I’m also really proud of the work that the HIV/AIDS and faith team was able to do – myself, Don Abram, and Noa Nakao – knowing little about health, public policy, and HIV/AIDS epidemic. We were talking with experts in theology, leadership, interfaith cooperation and leadership, and built the cohort. To be able to support the campus partners, the way we were welcomed into the community … I’m Christian so I feel like God was all over that, because to be able to build something like that, an infrastructure so strong in the pandemic, and in a new area of exploration and research, there had to be things that just opened and happened.  

Organizationally, I cannot believe it but we’re a 50 person staff. I don’t know when it’s going to set in because I was part of it when we were 23! To see all these professionals, practitioners, theologians, scholars, artists, prioritize interfaith work cooperation and to really think about civic institutions and democracy is huge. I’m really proud of the work the organization has been able to do, what Eboo has been able to create, and the impact that we’re having.  

 

AV: Is there anything you’re excited about or hopes you have for Interfaith America?  

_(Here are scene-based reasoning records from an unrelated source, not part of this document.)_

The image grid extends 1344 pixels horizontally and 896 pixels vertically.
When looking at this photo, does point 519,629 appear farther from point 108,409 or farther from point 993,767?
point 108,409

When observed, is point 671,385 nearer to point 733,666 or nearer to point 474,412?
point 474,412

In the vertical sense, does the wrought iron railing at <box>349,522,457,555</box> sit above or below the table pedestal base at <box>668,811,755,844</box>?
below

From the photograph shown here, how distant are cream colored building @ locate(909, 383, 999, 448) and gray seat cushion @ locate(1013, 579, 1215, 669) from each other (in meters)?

JC: With our work with civic institutions, I’m excited where that would unfold. With the ten thousand bridge builders that we’re building this year, and perhaps ten thousand more, what is that going to do for our communities? I’m excited about Christians and Muslims and Baháʼís and Zoroastrians talking and working together and minimizing or really eradicating cancel culture and having fruitful dialogue. I love what we’re doing with Bridging the Gap. Can we do that for a thousand colleges and universities in the U.S.? Can we match them up with universities, community colleges, vocational schools that have different political ideologies to work together and bridge that gap?  I think there will be more interfaith fellows in higher education. I think more people will be doing their research and dissertation on interfaith engagement, interfaith cooperation and democracy. I look forward to reading through those! The future is wide, the future is big, and the future is better.